Why Isn't Undersecretary of Defense Michael Vickers Being Prosecuted for Outing SEAL Team 6's Commander?
Earlier this week, Judicial Watch announced that it had won its battle with the Obama administration regarding its collusion with Hollywood producers to produce a movie about the raid that killed Osama bin Laden. The movie was originally slated for release in the weeks ahead of the presidential election, so its political import is obvious. It would remind voters about the raid, one of the very few bragging points President Obama can claim, as they consider re-electing or replacing him in November.
Among the bombshells Judicial Watch found in the documents, and there are several, is the fact that Undersecretary of Defense for Intelligence Michael Vickers disclosed the true identity of SEAL Team 6's commander to those Hollywood producers. Vickers even offered the heroic commander's services as a consultant on the film.
The July 14, 2011, meeting transcript also reveals that the DOD provided the filmmakers with the identity of a “planner, SEAL Team 6 Operator and Commander.” (The name is blacked out in the document.) In proposing the arrangement, Under Secretary of Defense for Intelligence Michael Vickers said: “The only thing we ask is that you not reveal his name in any way as a consultant because . . . he shouldn’t be talking out of school.” Vickers went on to say during the meeting at the Pentagon: “This at least, this gives him one step removed and he knows what he can and can’t say, but this way at least he can be as open as he can with you and it ought to meet your needs.” Boal later responds, “You delivered.”
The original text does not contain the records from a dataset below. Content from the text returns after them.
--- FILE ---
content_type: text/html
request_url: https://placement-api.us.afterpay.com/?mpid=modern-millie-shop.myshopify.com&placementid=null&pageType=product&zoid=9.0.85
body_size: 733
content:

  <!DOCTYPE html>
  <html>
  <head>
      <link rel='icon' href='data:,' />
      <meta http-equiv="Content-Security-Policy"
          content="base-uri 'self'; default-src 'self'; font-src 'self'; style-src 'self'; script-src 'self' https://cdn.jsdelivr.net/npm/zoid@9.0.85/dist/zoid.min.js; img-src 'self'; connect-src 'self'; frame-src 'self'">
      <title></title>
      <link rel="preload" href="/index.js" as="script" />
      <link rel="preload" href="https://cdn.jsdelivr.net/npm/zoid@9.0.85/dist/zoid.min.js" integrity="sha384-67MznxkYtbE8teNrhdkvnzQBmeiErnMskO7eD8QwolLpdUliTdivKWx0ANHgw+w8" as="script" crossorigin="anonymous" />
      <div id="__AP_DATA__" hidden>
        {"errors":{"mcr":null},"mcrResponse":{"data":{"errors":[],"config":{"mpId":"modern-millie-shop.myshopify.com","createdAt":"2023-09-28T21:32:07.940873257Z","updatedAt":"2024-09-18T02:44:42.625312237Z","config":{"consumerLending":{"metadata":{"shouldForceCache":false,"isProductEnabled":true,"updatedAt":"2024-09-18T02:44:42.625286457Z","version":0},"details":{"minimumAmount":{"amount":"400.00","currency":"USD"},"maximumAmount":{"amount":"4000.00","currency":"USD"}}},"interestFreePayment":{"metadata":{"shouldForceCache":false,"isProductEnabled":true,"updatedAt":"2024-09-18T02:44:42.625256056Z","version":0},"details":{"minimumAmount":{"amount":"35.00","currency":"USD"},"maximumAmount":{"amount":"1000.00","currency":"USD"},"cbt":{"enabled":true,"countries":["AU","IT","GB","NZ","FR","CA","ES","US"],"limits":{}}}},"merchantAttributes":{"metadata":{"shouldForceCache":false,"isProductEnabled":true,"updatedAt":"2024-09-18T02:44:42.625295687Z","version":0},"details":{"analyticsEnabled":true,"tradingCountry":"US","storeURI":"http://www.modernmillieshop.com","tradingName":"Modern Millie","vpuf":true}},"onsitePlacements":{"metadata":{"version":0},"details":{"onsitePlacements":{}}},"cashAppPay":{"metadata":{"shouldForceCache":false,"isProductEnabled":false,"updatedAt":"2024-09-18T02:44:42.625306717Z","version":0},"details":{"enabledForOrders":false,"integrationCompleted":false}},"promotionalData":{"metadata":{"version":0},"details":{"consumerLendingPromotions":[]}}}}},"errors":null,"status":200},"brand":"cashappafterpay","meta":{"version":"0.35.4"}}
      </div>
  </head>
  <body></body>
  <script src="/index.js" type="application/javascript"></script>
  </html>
That is classified information. The military keeps such information closely guarded for multiple reasons, operational as well as for the safety of our special forces' families. Once that information is in the hands of anyone outside the DoD, though, its potential to leak and end up in the hands of our enemies is very great. The damage that can be done to our national security with this information can be very grave.
Supposing Vickers was authorized to hand this highly sensitive information over to the movie producers, the authorization must have come from very high up, probably either the secretary of defense or the president. Congress must investigate who authorized handing this sensitive, classified information over to Hollywood producers. If Vickers' disclosure was not authorized, then he must be prosecuted.
More: Flashback -- the SEALs were not happy to be used as campaign props by the Obama campaign.
A serving SEAL Team member said: ‘Obama wasn’t in the field, at risk, carrying a gun. As president, at every turn he should be thanking the guys who put their lives on the line to do this. He does so in his official speeches because he speechwriters are smart.
‘But the more he tries to take the credit for it, the more the ground operators are saying, “Come on, man!” It really didn’t matter who was president. At the end of the day, they were going to go.’